## ТЕКСТ ДЛЯ ЧТЕНИЯ
Воспитательный дом (Флоренция)

Поделись знанием:
Перейти к: навигация, поиск
Достопримечательность
Воспитательный дом
итал. Ospedale degli Innocenti
Страна Италия
Город Флоренция
Архитектурный стиль Возрождение
Архитектор Филиппо Брунеллески
Строительство 14191445 годы
Координаты: 43°46′34″ с. ш. 11°15′40″ в. д. / 43.7763083° с. ш. 11.2612139° в. д. / 43.7763083; 11.2612139 (G) [www.openstreetmap.org/?mlat=43.7763083&mlon=11.2612139&zoom=12 (O)] (Я)

Оспедале дельи Инноченти (итал. Ospedale degli Innocenti — Приют невинных) или Воспитательный дом — одна из достопримечательностей города Флоренция, Италия, находится на площади Святейшего Благовещения по соседству с одноимённой базиликой. Бывший приют для бездомных детей, построенный в первой половине XV века архитектором Филиппо Брунеллески[1]. Одно из первых сооружений в стиле Возрождения[2], оказавшее огромное влияние на развитие итальянской и всей мировой архитектуры.

## ЗАДАНИЕ
Перепишите отрывок из текста о Воспитательном доме, начиная со слов «Оспедале дельи Инноченти» и заканчивая словами «всей мировой архитектуры.». Замените в нем «Филиппо Брунеллески» на «Брунеллески».

## ЛИСТИНГ

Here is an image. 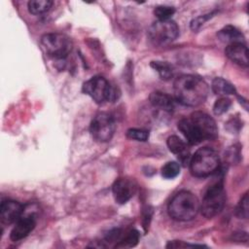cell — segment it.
<instances>
[{
  "instance_id": "cell-1",
  "label": "cell",
  "mask_w": 249,
  "mask_h": 249,
  "mask_svg": "<svg viewBox=\"0 0 249 249\" xmlns=\"http://www.w3.org/2000/svg\"><path fill=\"white\" fill-rule=\"evenodd\" d=\"M174 96L180 104L196 107L202 104L209 92L207 83L196 75H182L178 77L173 86Z\"/></svg>"
},
{
  "instance_id": "cell-2",
  "label": "cell",
  "mask_w": 249,
  "mask_h": 249,
  "mask_svg": "<svg viewBox=\"0 0 249 249\" xmlns=\"http://www.w3.org/2000/svg\"><path fill=\"white\" fill-rule=\"evenodd\" d=\"M198 210V198L189 191L177 193L167 207L169 216L176 221H190L196 216Z\"/></svg>"
},
{
  "instance_id": "cell-3",
  "label": "cell",
  "mask_w": 249,
  "mask_h": 249,
  "mask_svg": "<svg viewBox=\"0 0 249 249\" xmlns=\"http://www.w3.org/2000/svg\"><path fill=\"white\" fill-rule=\"evenodd\" d=\"M190 169L196 177H207L213 174L220 165L218 154L211 148L198 149L190 160Z\"/></svg>"
},
{
  "instance_id": "cell-4",
  "label": "cell",
  "mask_w": 249,
  "mask_h": 249,
  "mask_svg": "<svg viewBox=\"0 0 249 249\" xmlns=\"http://www.w3.org/2000/svg\"><path fill=\"white\" fill-rule=\"evenodd\" d=\"M226 203V192L222 181H218L211 185L205 192L199 210L205 218H213L217 216L224 208Z\"/></svg>"
},
{
  "instance_id": "cell-5",
  "label": "cell",
  "mask_w": 249,
  "mask_h": 249,
  "mask_svg": "<svg viewBox=\"0 0 249 249\" xmlns=\"http://www.w3.org/2000/svg\"><path fill=\"white\" fill-rule=\"evenodd\" d=\"M190 128L195 138L200 143L204 140H214L218 136V127L213 118L203 112H194L189 118Z\"/></svg>"
},
{
  "instance_id": "cell-6",
  "label": "cell",
  "mask_w": 249,
  "mask_h": 249,
  "mask_svg": "<svg viewBox=\"0 0 249 249\" xmlns=\"http://www.w3.org/2000/svg\"><path fill=\"white\" fill-rule=\"evenodd\" d=\"M46 53L53 59L65 58L72 49L70 39L61 33H47L41 38Z\"/></svg>"
},
{
  "instance_id": "cell-7",
  "label": "cell",
  "mask_w": 249,
  "mask_h": 249,
  "mask_svg": "<svg viewBox=\"0 0 249 249\" xmlns=\"http://www.w3.org/2000/svg\"><path fill=\"white\" fill-rule=\"evenodd\" d=\"M179 35V27L171 19L157 20L148 30L150 41L156 46H163L173 42Z\"/></svg>"
},
{
  "instance_id": "cell-8",
  "label": "cell",
  "mask_w": 249,
  "mask_h": 249,
  "mask_svg": "<svg viewBox=\"0 0 249 249\" xmlns=\"http://www.w3.org/2000/svg\"><path fill=\"white\" fill-rule=\"evenodd\" d=\"M83 91L98 104L116 98L114 89L109 82L101 76H94L84 83Z\"/></svg>"
},
{
  "instance_id": "cell-9",
  "label": "cell",
  "mask_w": 249,
  "mask_h": 249,
  "mask_svg": "<svg viewBox=\"0 0 249 249\" xmlns=\"http://www.w3.org/2000/svg\"><path fill=\"white\" fill-rule=\"evenodd\" d=\"M116 130V124L113 117L105 112L96 114L89 125V131L92 138L98 142H108L112 139Z\"/></svg>"
},
{
  "instance_id": "cell-10",
  "label": "cell",
  "mask_w": 249,
  "mask_h": 249,
  "mask_svg": "<svg viewBox=\"0 0 249 249\" xmlns=\"http://www.w3.org/2000/svg\"><path fill=\"white\" fill-rule=\"evenodd\" d=\"M135 190V184L127 178H120L116 180L112 186L114 198L119 204H124L127 202L133 196Z\"/></svg>"
},
{
  "instance_id": "cell-11",
  "label": "cell",
  "mask_w": 249,
  "mask_h": 249,
  "mask_svg": "<svg viewBox=\"0 0 249 249\" xmlns=\"http://www.w3.org/2000/svg\"><path fill=\"white\" fill-rule=\"evenodd\" d=\"M23 206L16 200H4L0 206V220L4 225L16 223L22 215Z\"/></svg>"
},
{
  "instance_id": "cell-12",
  "label": "cell",
  "mask_w": 249,
  "mask_h": 249,
  "mask_svg": "<svg viewBox=\"0 0 249 249\" xmlns=\"http://www.w3.org/2000/svg\"><path fill=\"white\" fill-rule=\"evenodd\" d=\"M36 220L33 215L20 217L14 226L10 233L12 241H18L26 237L35 228Z\"/></svg>"
},
{
  "instance_id": "cell-13",
  "label": "cell",
  "mask_w": 249,
  "mask_h": 249,
  "mask_svg": "<svg viewBox=\"0 0 249 249\" xmlns=\"http://www.w3.org/2000/svg\"><path fill=\"white\" fill-rule=\"evenodd\" d=\"M226 55L236 64L247 67L249 60H248V50L245 43H234L228 45L225 50Z\"/></svg>"
},
{
  "instance_id": "cell-14",
  "label": "cell",
  "mask_w": 249,
  "mask_h": 249,
  "mask_svg": "<svg viewBox=\"0 0 249 249\" xmlns=\"http://www.w3.org/2000/svg\"><path fill=\"white\" fill-rule=\"evenodd\" d=\"M167 147L171 153H173L178 157L179 160L184 165L190 162L191 156H190V151L187 147V144L178 136L176 135L169 136L167 138Z\"/></svg>"
},
{
  "instance_id": "cell-15",
  "label": "cell",
  "mask_w": 249,
  "mask_h": 249,
  "mask_svg": "<svg viewBox=\"0 0 249 249\" xmlns=\"http://www.w3.org/2000/svg\"><path fill=\"white\" fill-rule=\"evenodd\" d=\"M149 100L154 107L166 112H171L175 106L174 99L170 95L161 91L152 92L149 96Z\"/></svg>"
},
{
  "instance_id": "cell-16",
  "label": "cell",
  "mask_w": 249,
  "mask_h": 249,
  "mask_svg": "<svg viewBox=\"0 0 249 249\" xmlns=\"http://www.w3.org/2000/svg\"><path fill=\"white\" fill-rule=\"evenodd\" d=\"M218 38L228 45L234 43H245L243 34L234 26L227 25L217 33Z\"/></svg>"
},
{
  "instance_id": "cell-17",
  "label": "cell",
  "mask_w": 249,
  "mask_h": 249,
  "mask_svg": "<svg viewBox=\"0 0 249 249\" xmlns=\"http://www.w3.org/2000/svg\"><path fill=\"white\" fill-rule=\"evenodd\" d=\"M211 88L213 92L218 95H229L236 93L235 88L223 78H215L212 81Z\"/></svg>"
},
{
  "instance_id": "cell-18",
  "label": "cell",
  "mask_w": 249,
  "mask_h": 249,
  "mask_svg": "<svg viewBox=\"0 0 249 249\" xmlns=\"http://www.w3.org/2000/svg\"><path fill=\"white\" fill-rule=\"evenodd\" d=\"M140 234L136 230H129L124 235L121 236L118 243L115 245L116 247L122 248H130L134 247L139 241Z\"/></svg>"
},
{
  "instance_id": "cell-19",
  "label": "cell",
  "mask_w": 249,
  "mask_h": 249,
  "mask_svg": "<svg viewBox=\"0 0 249 249\" xmlns=\"http://www.w3.org/2000/svg\"><path fill=\"white\" fill-rule=\"evenodd\" d=\"M53 6L51 0H31L27 4V8L32 15H41L48 12Z\"/></svg>"
},
{
  "instance_id": "cell-20",
  "label": "cell",
  "mask_w": 249,
  "mask_h": 249,
  "mask_svg": "<svg viewBox=\"0 0 249 249\" xmlns=\"http://www.w3.org/2000/svg\"><path fill=\"white\" fill-rule=\"evenodd\" d=\"M151 67L154 68L162 80H169L173 76V70L170 64L164 61H152Z\"/></svg>"
},
{
  "instance_id": "cell-21",
  "label": "cell",
  "mask_w": 249,
  "mask_h": 249,
  "mask_svg": "<svg viewBox=\"0 0 249 249\" xmlns=\"http://www.w3.org/2000/svg\"><path fill=\"white\" fill-rule=\"evenodd\" d=\"M180 173V164L176 161H168L161 168V175L166 179H173Z\"/></svg>"
},
{
  "instance_id": "cell-22",
  "label": "cell",
  "mask_w": 249,
  "mask_h": 249,
  "mask_svg": "<svg viewBox=\"0 0 249 249\" xmlns=\"http://www.w3.org/2000/svg\"><path fill=\"white\" fill-rule=\"evenodd\" d=\"M249 198H248V193H245L243 196L240 198L236 208H235V215L240 219H247L249 214Z\"/></svg>"
},
{
  "instance_id": "cell-23",
  "label": "cell",
  "mask_w": 249,
  "mask_h": 249,
  "mask_svg": "<svg viewBox=\"0 0 249 249\" xmlns=\"http://www.w3.org/2000/svg\"><path fill=\"white\" fill-rule=\"evenodd\" d=\"M174 13H175V9L169 6H158L154 10V14L158 18V20L170 19L171 16H173Z\"/></svg>"
},
{
  "instance_id": "cell-24",
  "label": "cell",
  "mask_w": 249,
  "mask_h": 249,
  "mask_svg": "<svg viewBox=\"0 0 249 249\" xmlns=\"http://www.w3.org/2000/svg\"><path fill=\"white\" fill-rule=\"evenodd\" d=\"M231 105V99H229L226 96H222L219 99H217L216 102L214 103L213 112L215 115H222L230 109Z\"/></svg>"
},
{
  "instance_id": "cell-25",
  "label": "cell",
  "mask_w": 249,
  "mask_h": 249,
  "mask_svg": "<svg viewBox=\"0 0 249 249\" xmlns=\"http://www.w3.org/2000/svg\"><path fill=\"white\" fill-rule=\"evenodd\" d=\"M126 136L132 140L146 141L149 138V132L142 128H130L126 131Z\"/></svg>"
},
{
  "instance_id": "cell-26",
  "label": "cell",
  "mask_w": 249,
  "mask_h": 249,
  "mask_svg": "<svg viewBox=\"0 0 249 249\" xmlns=\"http://www.w3.org/2000/svg\"><path fill=\"white\" fill-rule=\"evenodd\" d=\"M202 245H196V244H189V243H186V242H183V241H178V240H175V241H170L166 247L167 248H185V247H201Z\"/></svg>"
},
{
  "instance_id": "cell-27",
  "label": "cell",
  "mask_w": 249,
  "mask_h": 249,
  "mask_svg": "<svg viewBox=\"0 0 249 249\" xmlns=\"http://www.w3.org/2000/svg\"><path fill=\"white\" fill-rule=\"evenodd\" d=\"M209 18V17H206V16H201V17H198L196 18H195L194 20H192L191 22V28L194 30V31H196L200 28V26Z\"/></svg>"
}]
</instances>
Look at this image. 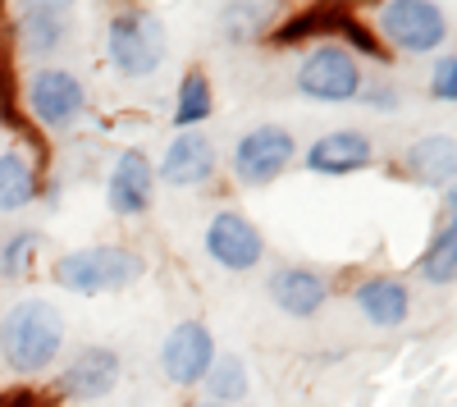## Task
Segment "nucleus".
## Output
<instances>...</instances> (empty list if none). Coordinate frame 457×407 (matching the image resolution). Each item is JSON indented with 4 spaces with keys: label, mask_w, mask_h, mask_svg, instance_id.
Here are the masks:
<instances>
[{
    "label": "nucleus",
    "mask_w": 457,
    "mask_h": 407,
    "mask_svg": "<svg viewBox=\"0 0 457 407\" xmlns=\"http://www.w3.org/2000/svg\"><path fill=\"white\" fill-rule=\"evenodd\" d=\"M64 348V316L46 298H23L0 316V357L10 371H46Z\"/></svg>",
    "instance_id": "nucleus-1"
},
{
    "label": "nucleus",
    "mask_w": 457,
    "mask_h": 407,
    "mask_svg": "<svg viewBox=\"0 0 457 407\" xmlns=\"http://www.w3.org/2000/svg\"><path fill=\"white\" fill-rule=\"evenodd\" d=\"M170 42H165V23L151 14V10H120L110 19L105 32V55L110 64L124 73V79H146L156 73L165 60Z\"/></svg>",
    "instance_id": "nucleus-2"
},
{
    "label": "nucleus",
    "mask_w": 457,
    "mask_h": 407,
    "mask_svg": "<svg viewBox=\"0 0 457 407\" xmlns=\"http://www.w3.org/2000/svg\"><path fill=\"white\" fill-rule=\"evenodd\" d=\"M142 275V256L129 247H83L55 262V284L69 293H110Z\"/></svg>",
    "instance_id": "nucleus-3"
},
{
    "label": "nucleus",
    "mask_w": 457,
    "mask_h": 407,
    "mask_svg": "<svg viewBox=\"0 0 457 407\" xmlns=\"http://www.w3.org/2000/svg\"><path fill=\"white\" fill-rule=\"evenodd\" d=\"M379 37L385 46L407 55H430L448 42V19L435 0H389L379 10Z\"/></svg>",
    "instance_id": "nucleus-4"
},
{
    "label": "nucleus",
    "mask_w": 457,
    "mask_h": 407,
    "mask_svg": "<svg viewBox=\"0 0 457 407\" xmlns=\"http://www.w3.org/2000/svg\"><path fill=\"white\" fill-rule=\"evenodd\" d=\"M28 110H32L37 124H46L55 133L73 129L83 120V110H87V92L79 83V73H69V69H37L32 83H28Z\"/></svg>",
    "instance_id": "nucleus-5"
},
{
    "label": "nucleus",
    "mask_w": 457,
    "mask_h": 407,
    "mask_svg": "<svg viewBox=\"0 0 457 407\" xmlns=\"http://www.w3.org/2000/svg\"><path fill=\"white\" fill-rule=\"evenodd\" d=\"M297 87L312 101H353L361 96V69L343 46H316L297 69Z\"/></svg>",
    "instance_id": "nucleus-6"
},
{
    "label": "nucleus",
    "mask_w": 457,
    "mask_h": 407,
    "mask_svg": "<svg viewBox=\"0 0 457 407\" xmlns=\"http://www.w3.org/2000/svg\"><path fill=\"white\" fill-rule=\"evenodd\" d=\"M293 152H297V142H293L288 129L261 124V129L238 137V146H234V174L243 183H275L293 165Z\"/></svg>",
    "instance_id": "nucleus-7"
},
{
    "label": "nucleus",
    "mask_w": 457,
    "mask_h": 407,
    "mask_svg": "<svg viewBox=\"0 0 457 407\" xmlns=\"http://www.w3.org/2000/svg\"><path fill=\"white\" fill-rule=\"evenodd\" d=\"M211 361H215V339H211V329L202 320H183L174 325L165 344H161V371L165 380H174L179 389L187 385H202L206 371H211Z\"/></svg>",
    "instance_id": "nucleus-8"
},
{
    "label": "nucleus",
    "mask_w": 457,
    "mask_h": 407,
    "mask_svg": "<svg viewBox=\"0 0 457 407\" xmlns=\"http://www.w3.org/2000/svg\"><path fill=\"white\" fill-rule=\"evenodd\" d=\"M206 256L224 270H252L261 256H265V238L252 225L247 215L238 211H220L211 225H206Z\"/></svg>",
    "instance_id": "nucleus-9"
},
{
    "label": "nucleus",
    "mask_w": 457,
    "mask_h": 407,
    "mask_svg": "<svg viewBox=\"0 0 457 407\" xmlns=\"http://www.w3.org/2000/svg\"><path fill=\"white\" fill-rule=\"evenodd\" d=\"M156 197V170L142 152H120L110 170V183H105V202L114 215H142Z\"/></svg>",
    "instance_id": "nucleus-10"
},
{
    "label": "nucleus",
    "mask_w": 457,
    "mask_h": 407,
    "mask_svg": "<svg viewBox=\"0 0 457 407\" xmlns=\"http://www.w3.org/2000/svg\"><path fill=\"white\" fill-rule=\"evenodd\" d=\"M375 161V146L366 133L357 129H338V133H325L307 146V170L312 174H329V179H343V174H357Z\"/></svg>",
    "instance_id": "nucleus-11"
},
{
    "label": "nucleus",
    "mask_w": 457,
    "mask_h": 407,
    "mask_svg": "<svg viewBox=\"0 0 457 407\" xmlns=\"http://www.w3.org/2000/svg\"><path fill=\"white\" fill-rule=\"evenodd\" d=\"M114 385H120V353L110 348H83L60 376L64 398H105Z\"/></svg>",
    "instance_id": "nucleus-12"
},
{
    "label": "nucleus",
    "mask_w": 457,
    "mask_h": 407,
    "mask_svg": "<svg viewBox=\"0 0 457 407\" xmlns=\"http://www.w3.org/2000/svg\"><path fill=\"white\" fill-rule=\"evenodd\" d=\"M215 174V146L202 133H179L165 146V161H161V179L170 188H197Z\"/></svg>",
    "instance_id": "nucleus-13"
},
{
    "label": "nucleus",
    "mask_w": 457,
    "mask_h": 407,
    "mask_svg": "<svg viewBox=\"0 0 457 407\" xmlns=\"http://www.w3.org/2000/svg\"><path fill=\"white\" fill-rule=\"evenodd\" d=\"M69 19L73 10L60 0H37L19 14V51L23 55H51L64 37H69Z\"/></svg>",
    "instance_id": "nucleus-14"
},
{
    "label": "nucleus",
    "mask_w": 457,
    "mask_h": 407,
    "mask_svg": "<svg viewBox=\"0 0 457 407\" xmlns=\"http://www.w3.org/2000/svg\"><path fill=\"white\" fill-rule=\"evenodd\" d=\"M270 298H275V307L279 311H288V316H316L325 303H329V284L316 275V270H302V266H288V270H279L275 279H270Z\"/></svg>",
    "instance_id": "nucleus-15"
},
{
    "label": "nucleus",
    "mask_w": 457,
    "mask_h": 407,
    "mask_svg": "<svg viewBox=\"0 0 457 407\" xmlns=\"http://www.w3.org/2000/svg\"><path fill=\"white\" fill-rule=\"evenodd\" d=\"M353 298H357L361 316H366L370 325H379V329H394V325H403V320H407V311H411V293H407V284L385 279V275L361 279Z\"/></svg>",
    "instance_id": "nucleus-16"
},
{
    "label": "nucleus",
    "mask_w": 457,
    "mask_h": 407,
    "mask_svg": "<svg viewBox=\"0 0 457 407\" xmlns=\"http://www.w3.org/2000/svg\"><path fill=\"white\" fill-rule=\"evenodd\" d=\"M407 170L421 179L426 188L457 183V137H448V133L416 137V142L407 146Z\"/></svg>",
    "instance_id": "nucleus-17"
},
{
    "label": "nucleus",
    "mask_w": 457,
    "mask_h": 407,
    "mask_svg": "<svg viewBox=\"0 0 457 407\" xmlns=\"http://www.w3.org/2000/svg\"><path fill=\"white\" fill-rule=\"evenodd\" d=\"M353 19V10H338V5H320V10H297L293 19H284L275 28L270 42L279 46H297V42H307V37H320V32H343V23Z\"/></svg>",
    "instance_id": "nucleus-18"
},
{
    "label": "nucleus",
    "mask_w": 457,
    "mask_h": 407,
    "mask_svg": "<svg viewBox=\"0 0 457 407\" xmlns=\"http://www.w3.org/2000/svg\"><path fill=\"white\" fill-rule=\"evenodd\" d=\"M37 197V174L19 152H0V215L23 211Z\"/></svg>",
    "instance_id": "nucleus-19"
},
{
    "label": "nucleus",
    "mask_w": 457,
    "mask_h": 407,
    "mask_svg": "<svg viewBox=\"0 0 457 407\" xmlns=\"http://www.w3.org/2000/svg\"><path fill=\"white\" fill-rule=\"evenodd\" d=\"M206 115H211V79H206L202 69H193V73H183V83H179L174 124L187 133V129H197Z\"/></svg>",
    "instance_id": "nucleus-20"
},
{
    "label": "nucleus",
    "mask_w": 457,
    "mask_h": 407,
    "mask_svg": "<svg viewBox=\"0 0 457 407\" xmlns=\"http://www.w3.org/2000/svg\"><path fill=\"white\" fill-rule=\"evenodd\" d=\"M421 275L430 284H448L457 279V220H448V225L430 238L426 256H421Z\"/></svg>",
    "instance_id": "nucleus-21"
},
{
    "label": "nucleus",
    "mask_w": 457,
    "mask_h": 407,
    "mask_svg": "<svg viewBox=\"0 0 457 407\" xmlns=\"http://www.w3.org/2000/svg\"><path fill=\"white\" fill-rule=\"evenodd\" d=\"M206 389H211V403H238L243 394H247V366L238 361V357H220L215 353V361H211V371H206V380H202Z\"/></svg>",
    "instance_id": "nucleus-22"
},
{
    "label": "nucleus",
    "mask_w": 457,
    "mask_h": 407,
    "mask_svg": "<svg viewBox=\"0 0 457 407\" xmlns=\"http://www.w3.org/2000/svg\"><path fill=\"white\" fill-rule=\"evenodd\" d=\"M265 19H270V10H265V5H247V0H238V5H228V10L220 14L224 42H252V37L265 28Z\"/></svg>",
    "instance_id": "nucleus-23"
},
{
    "label": "nucleus",
    "mask_w": 457,
    "mask_h": 407,
    "mask_svg": "<svg viewBox=\"0 0 457 407\" xmlns=\"http://www.w3.org/2000/svg\"><path fill=\"white\" fill-rule=\"evenodd\" d=\"M37 234H14L5 247H0V275H10V279H23L32 270V252H37Z\"/></svg>",
    "instance_id": "nucleus-24"
},
{
    "label": "nucleus",
    "mask_w": 457,
    "mask_h": 407,
    "mask_svg": "<svg viewBox=\"0 0 457 407\" xmlns=\"http://www.w3.org/2000/svg\"><path fill=\"white\" fill-rule=\"evenodd\" d=\"M430 96L435 101H457V55H444L430 73Z\"/></svg>",
    "instance_id": "nucleus-25"
},
{
    "label": "nucleus",
    "mask_w": 457,
    "mask_h": 407,
    "mask_svg": "<svg viewBox=\"0 0 457 407\" xmlns=\"http://www.w3.org/2000/svg\"><path fill=\"white\" fill-rule=\"evenodd\" d=\"M343 37H348L353 42V51H361V55H370V60H385V42H379V37L370 32V28H361L357 23V14L343 23Z\"/></svg>",
    "instance_id": "nucleus-26"
},
{
    "label": "nucleus",
    "mask_w": 457,
    "mask_h": 407,
    "mask_svg": "<svg viewBox=\"0 0 457 407\" xmlns=\"http://www.w3.org/2000/svg\"><path fill=\"white\" fill-rule=\"evenodd\" d=\"M361 96H366L370 105H379V110H394V105H398V92H394V87H361Z\"/></svg>",
    "instance_id": "nucleus-27"
},
{
    "label": "nucleus",
    "mask_w": 457,
    "mask_h": 407,
    "mask_svg": "<svg viewBox=\"0 0 457 407\" xmlns=\"http://www.w3.org/2000/svg\"><path fill=\"white\" fill-rule=\"evenodd\" d=\"M0 407H51V403H42V398H37V394H0Z\"/></svg>",
    "instance_id": "nucleus-28"
},
{
    "label": "nucleus",
    "mask_w": 457,
    "mask_h": 407,
    "mask_svg": "<svg viewBox=\"0 0 457 407\" xmlns=\"http://www.w3.org/2000/svg\"><path fill=\"white\" fill-rule=\"evenodd\" d=\"M448 215L457 220V183H453V188H448Z\"/></svg>",
    "instance_id": "nucleus-29"
},
{
    "label": "nucleus",
    "mask_w": 457,
    "mask_h": 407,
    "mask_svg": "<svg viewBox=\"0 0 457 407\" xmlns=\"http://www.w3.org/2000/svg\"><path fill=\"white\" fill-rule=\"evenodd\" d=\"M193 407H220V403H193Z\"/></svg>",
    "instance_id": "nucleus-30"
}]
</instances>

## ПРАВИЛЬНЫЙ ОТВЕТ
Оспедале дельи Инноченти (итал. Ospedale degli Innocenti — Приют невинных) или Воспитательный дом — одна из достопримечательностей города Флоренция, Италия, находится на площади Святейшего Благовещения по соседству с одноимённой базиликой. Бывший приют для бездомных детей, построенный в первой половине XV века архитектором Брунеллески[1]. Одно из первых сооружений в стиле Возрождения[2], оказавшее огромное влияние на развитие итальянской и всей мировой архитектуры.